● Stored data
- Opening Delimiter -
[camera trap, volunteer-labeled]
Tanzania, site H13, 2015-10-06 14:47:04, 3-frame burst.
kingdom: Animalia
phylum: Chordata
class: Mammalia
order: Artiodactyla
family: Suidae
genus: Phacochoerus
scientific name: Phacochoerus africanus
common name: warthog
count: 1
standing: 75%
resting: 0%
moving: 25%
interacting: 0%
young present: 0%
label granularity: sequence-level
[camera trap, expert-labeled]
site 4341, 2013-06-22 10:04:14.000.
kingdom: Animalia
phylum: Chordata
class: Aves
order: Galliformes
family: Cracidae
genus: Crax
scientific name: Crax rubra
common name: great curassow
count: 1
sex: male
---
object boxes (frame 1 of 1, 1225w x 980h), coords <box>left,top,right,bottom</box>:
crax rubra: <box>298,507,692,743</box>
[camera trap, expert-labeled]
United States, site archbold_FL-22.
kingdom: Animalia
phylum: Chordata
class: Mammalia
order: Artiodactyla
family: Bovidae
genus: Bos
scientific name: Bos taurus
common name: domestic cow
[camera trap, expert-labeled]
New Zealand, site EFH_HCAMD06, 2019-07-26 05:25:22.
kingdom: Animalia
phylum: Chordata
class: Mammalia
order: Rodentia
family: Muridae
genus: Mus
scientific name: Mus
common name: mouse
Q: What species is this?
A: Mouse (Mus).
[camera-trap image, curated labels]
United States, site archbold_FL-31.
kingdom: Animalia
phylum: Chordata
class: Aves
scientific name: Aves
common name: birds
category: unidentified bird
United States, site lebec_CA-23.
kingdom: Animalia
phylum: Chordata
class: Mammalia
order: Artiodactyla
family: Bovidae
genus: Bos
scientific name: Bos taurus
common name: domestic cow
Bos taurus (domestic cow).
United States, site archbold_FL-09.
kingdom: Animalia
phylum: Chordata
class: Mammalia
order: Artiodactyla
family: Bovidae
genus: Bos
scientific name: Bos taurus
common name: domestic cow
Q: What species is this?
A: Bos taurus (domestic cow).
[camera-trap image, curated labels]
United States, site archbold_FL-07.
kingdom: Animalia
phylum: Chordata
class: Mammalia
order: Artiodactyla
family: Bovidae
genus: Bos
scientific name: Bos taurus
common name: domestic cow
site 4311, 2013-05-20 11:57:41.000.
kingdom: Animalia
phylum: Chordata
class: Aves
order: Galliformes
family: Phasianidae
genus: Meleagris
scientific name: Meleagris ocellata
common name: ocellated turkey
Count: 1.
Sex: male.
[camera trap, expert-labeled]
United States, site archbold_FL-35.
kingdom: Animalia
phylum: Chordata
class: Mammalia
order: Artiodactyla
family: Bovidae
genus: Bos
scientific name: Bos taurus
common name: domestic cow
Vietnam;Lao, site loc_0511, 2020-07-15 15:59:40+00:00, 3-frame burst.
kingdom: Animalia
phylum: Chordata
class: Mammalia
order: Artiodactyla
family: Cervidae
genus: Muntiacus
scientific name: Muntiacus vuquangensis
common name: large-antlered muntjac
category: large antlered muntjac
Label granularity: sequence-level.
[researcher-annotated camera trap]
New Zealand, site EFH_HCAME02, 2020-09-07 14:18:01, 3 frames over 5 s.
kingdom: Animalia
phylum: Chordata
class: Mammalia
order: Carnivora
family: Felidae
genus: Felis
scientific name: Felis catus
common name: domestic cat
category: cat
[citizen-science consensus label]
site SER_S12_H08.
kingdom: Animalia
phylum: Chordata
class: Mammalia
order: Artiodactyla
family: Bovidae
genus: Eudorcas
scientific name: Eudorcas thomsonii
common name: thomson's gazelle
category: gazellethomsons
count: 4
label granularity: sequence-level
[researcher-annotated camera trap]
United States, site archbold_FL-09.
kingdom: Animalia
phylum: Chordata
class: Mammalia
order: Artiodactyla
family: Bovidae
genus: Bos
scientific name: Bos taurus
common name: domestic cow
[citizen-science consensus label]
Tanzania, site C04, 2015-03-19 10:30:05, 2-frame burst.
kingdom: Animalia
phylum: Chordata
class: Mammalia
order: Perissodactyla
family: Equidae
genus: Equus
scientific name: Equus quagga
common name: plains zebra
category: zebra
- Closing Delimiter -
● TASK
The required reply is the count of lines in the entries above where the string "United" appears, and nothing more.

● RESPONSE TO THIS TASK
7